Amid intensifying trade tensions between China and the United States, a growing number of Chinese and Hong Kong-based companies are considering listings on the Singapore Exchange (SGX) to diversify their market presence and mitigate geopolitical risks, according to a Reuters report.
Strategic Shift Towards Singapore
At least five firms from sectors such as energy, healthcare, and biotechnology are exploring initial public offerings (IPOs), dual listings, or share placements on SGX over the next 12 to 18 months. This move is seen as a strategic effort to tap into Southeast Asian markets and reduce reliance on Western capital markets, which have become increasingly volatile due to the ongoing trade war.
Traditionally, Chinese companies have favored listings in Hong Kong due to its proximity and established financial infrastructure. However, the escalating trade dispute and associated tariffs have prompted firms to seek alternative venues. Singapore’s political stability, robust legal framework, and strategic location make it an attractive option for companies aiming to expand their global footprint, according to ThinkChina.

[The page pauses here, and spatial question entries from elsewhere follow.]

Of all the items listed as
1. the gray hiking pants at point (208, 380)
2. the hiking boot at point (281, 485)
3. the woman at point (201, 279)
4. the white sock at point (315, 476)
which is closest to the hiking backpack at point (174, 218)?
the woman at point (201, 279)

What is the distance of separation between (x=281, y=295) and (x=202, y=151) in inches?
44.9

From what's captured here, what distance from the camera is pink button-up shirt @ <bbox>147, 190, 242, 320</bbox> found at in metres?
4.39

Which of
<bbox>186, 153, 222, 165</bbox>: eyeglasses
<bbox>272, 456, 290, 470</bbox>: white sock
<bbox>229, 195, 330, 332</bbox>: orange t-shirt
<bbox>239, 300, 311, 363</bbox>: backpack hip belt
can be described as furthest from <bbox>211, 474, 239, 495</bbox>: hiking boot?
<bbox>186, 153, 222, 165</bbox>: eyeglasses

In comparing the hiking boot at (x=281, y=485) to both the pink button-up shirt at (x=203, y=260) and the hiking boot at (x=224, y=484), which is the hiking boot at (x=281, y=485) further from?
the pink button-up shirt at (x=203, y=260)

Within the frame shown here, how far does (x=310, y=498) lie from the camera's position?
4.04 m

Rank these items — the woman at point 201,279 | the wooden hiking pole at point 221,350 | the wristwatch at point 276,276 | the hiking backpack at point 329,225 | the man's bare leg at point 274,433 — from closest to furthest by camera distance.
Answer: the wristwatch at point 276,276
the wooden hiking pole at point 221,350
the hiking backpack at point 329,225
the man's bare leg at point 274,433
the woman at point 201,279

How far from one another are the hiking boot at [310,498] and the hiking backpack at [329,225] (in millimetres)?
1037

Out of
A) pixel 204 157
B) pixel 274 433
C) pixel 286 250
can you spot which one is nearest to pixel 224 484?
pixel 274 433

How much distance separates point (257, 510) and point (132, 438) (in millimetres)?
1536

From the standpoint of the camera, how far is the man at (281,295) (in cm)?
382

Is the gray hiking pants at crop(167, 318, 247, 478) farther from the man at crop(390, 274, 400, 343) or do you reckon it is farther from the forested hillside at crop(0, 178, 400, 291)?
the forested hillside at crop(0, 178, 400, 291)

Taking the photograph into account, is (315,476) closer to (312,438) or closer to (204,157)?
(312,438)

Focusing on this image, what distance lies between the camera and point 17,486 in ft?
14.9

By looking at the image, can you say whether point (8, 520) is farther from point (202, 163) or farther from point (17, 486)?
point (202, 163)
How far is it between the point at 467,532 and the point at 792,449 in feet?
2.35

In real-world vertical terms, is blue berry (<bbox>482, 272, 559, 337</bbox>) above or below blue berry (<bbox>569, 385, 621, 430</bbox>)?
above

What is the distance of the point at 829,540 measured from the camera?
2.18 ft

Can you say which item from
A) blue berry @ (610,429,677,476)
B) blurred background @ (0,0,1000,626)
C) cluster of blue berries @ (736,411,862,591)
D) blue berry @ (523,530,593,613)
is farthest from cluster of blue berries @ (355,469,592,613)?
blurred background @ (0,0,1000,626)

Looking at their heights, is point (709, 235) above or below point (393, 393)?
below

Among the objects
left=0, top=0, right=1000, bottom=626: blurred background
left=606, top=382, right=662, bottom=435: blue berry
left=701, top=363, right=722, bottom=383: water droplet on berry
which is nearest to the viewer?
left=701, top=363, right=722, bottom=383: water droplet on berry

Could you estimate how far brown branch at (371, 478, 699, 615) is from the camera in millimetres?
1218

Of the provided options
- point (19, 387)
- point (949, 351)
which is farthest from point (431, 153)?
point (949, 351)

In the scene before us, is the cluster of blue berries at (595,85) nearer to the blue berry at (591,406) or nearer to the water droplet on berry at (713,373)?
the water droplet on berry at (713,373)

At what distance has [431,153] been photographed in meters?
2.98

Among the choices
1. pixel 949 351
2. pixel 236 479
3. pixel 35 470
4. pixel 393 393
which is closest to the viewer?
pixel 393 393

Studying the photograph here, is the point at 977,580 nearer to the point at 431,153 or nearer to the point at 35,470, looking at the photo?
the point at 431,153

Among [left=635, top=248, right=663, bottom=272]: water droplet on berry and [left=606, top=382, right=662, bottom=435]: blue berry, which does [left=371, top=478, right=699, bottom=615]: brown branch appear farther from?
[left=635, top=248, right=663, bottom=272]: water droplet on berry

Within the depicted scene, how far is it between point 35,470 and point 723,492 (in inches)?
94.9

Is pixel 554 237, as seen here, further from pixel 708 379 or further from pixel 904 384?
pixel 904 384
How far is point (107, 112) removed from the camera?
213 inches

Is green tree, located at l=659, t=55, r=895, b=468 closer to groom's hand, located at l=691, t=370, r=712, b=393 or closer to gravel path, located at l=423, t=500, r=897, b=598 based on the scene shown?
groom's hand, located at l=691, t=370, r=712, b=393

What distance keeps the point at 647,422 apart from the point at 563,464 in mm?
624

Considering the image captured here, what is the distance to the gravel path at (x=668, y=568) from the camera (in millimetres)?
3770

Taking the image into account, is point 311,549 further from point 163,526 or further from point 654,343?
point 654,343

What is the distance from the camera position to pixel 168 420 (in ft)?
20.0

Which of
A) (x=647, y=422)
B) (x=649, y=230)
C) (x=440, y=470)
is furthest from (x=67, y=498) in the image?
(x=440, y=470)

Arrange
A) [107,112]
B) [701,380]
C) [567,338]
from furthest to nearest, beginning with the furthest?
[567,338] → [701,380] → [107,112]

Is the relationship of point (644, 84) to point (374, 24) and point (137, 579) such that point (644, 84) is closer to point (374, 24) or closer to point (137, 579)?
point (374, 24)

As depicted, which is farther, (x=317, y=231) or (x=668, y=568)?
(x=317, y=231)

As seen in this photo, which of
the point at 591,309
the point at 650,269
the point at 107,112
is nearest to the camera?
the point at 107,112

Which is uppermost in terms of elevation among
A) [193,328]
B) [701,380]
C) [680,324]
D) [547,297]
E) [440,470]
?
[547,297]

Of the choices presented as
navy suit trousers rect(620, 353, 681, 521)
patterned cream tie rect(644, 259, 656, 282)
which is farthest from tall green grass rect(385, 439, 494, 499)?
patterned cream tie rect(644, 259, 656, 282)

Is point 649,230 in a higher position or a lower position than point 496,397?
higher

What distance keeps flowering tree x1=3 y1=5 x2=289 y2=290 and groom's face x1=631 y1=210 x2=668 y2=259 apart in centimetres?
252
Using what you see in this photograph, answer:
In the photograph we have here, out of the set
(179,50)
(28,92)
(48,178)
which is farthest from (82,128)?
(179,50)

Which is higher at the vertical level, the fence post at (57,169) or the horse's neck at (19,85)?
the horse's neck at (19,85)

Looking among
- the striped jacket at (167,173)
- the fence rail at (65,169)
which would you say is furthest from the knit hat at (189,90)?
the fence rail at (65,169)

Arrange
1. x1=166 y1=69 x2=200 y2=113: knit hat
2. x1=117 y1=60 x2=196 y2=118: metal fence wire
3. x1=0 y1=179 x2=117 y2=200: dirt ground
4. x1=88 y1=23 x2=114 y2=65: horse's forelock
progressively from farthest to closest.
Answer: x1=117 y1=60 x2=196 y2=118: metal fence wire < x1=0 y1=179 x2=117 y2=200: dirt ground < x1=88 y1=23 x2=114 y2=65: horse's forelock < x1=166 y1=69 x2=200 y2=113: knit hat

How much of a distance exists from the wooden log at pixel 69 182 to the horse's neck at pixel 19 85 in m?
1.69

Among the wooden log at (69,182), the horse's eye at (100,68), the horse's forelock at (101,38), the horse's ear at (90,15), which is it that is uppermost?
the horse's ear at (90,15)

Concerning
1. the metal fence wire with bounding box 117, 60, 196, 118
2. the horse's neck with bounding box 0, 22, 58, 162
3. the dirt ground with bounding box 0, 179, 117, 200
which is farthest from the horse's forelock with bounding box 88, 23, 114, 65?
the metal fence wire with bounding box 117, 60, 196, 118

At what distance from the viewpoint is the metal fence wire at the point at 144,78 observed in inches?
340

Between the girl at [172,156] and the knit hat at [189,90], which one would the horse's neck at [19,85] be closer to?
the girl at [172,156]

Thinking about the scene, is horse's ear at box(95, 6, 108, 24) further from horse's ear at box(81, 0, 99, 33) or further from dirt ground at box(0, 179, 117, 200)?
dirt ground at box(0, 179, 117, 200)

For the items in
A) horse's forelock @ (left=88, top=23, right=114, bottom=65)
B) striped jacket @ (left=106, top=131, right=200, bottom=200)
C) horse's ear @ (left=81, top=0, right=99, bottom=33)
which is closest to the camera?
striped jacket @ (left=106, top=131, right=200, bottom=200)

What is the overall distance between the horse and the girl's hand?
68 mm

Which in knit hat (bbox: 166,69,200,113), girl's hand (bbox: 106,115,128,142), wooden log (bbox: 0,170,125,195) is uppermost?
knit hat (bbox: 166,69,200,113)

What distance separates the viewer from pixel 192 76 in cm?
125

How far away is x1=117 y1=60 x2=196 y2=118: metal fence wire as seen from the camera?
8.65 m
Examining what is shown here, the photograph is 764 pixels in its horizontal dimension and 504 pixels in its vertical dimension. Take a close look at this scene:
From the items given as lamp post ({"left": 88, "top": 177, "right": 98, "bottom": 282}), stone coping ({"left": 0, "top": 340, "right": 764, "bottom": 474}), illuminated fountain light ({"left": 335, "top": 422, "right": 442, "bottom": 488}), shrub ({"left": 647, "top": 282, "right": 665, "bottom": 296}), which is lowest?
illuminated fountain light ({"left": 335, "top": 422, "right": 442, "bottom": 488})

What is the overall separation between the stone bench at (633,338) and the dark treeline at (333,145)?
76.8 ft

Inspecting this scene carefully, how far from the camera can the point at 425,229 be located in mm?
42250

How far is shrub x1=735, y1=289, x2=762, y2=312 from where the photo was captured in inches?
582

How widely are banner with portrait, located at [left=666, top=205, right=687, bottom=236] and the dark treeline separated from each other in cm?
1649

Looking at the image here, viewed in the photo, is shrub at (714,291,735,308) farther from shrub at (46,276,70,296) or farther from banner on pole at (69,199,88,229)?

Singapore’s Initiatives to Attract Listings

In response to the global shift, Singapore has introduced several measures to enhance its appeal as a listing destination. In May 2025, the Monetary Authority of Singapore (MAS) proposed easing listing requirements, including eliminating the need for third-party attestation of profit forecasts and reducing disclosure obligations for directors’ competing businesses. These changes aim to streamline the listing process and attract high-growth companies, according to ASEAN Briefing and Reuters.
Additionally, Singapore has implemented financial incentives such as a 20% corporate tax rebate for new and secondary listings and a S$5 billion investment program to boost domestic stocks. These initiatives are part of a broader strategy to revitalize the SGX, which has seen a decline in new listings in recent years.
Notable Chinese Entrants
Several prominent Chinese companies have already made moves to list in Singapore. Electric vehicle manufacturer Nio Inc. completed a secondary listing on SGX in May 2022, making it the first company to be listed on three exchanges: the United States, Hong Kong, and Singapore, as reported by China Daily.
Similarly, fashion retailer Shein relocated its global headquarters to Singapore in 2021, signaling a strategic shift to align more closely with Southeast Asian markets. These moves underscore the growing importance of Singapore as a hub for Chinese companies seeking to mitigate geopolitical risks and access new markets, as noted by ThinkChina and ASEAN Briefing.
Challenges and Considerations
Despite Singapore’s efforts to attract Chinese listings, challenges remain. The SGX is relatively small compared to other major exchanges, with lower liquidity and stricter regulatory requirements. These factors may deter some companies from choosing Singapore over more established markets like Hong Kong or New York, as pointed out by ASEAN Briefing and ThinkChina.
Moreover, while Singapore offers a neutral ground amid geopolitical tensions, companies must navigate the complexities of operating in a different regulatory environment and building investor confidence in a new market.
Future Outlook
As trade tensions persist, Singapore is poised to play an increasingly significant role in the global financial landscape. By offering a stable and business-friendly environment, coupled with proactive measures to attract foreign listings, Singapore presents a viable alternative for Chinese companies seeking to diversify their market exposure.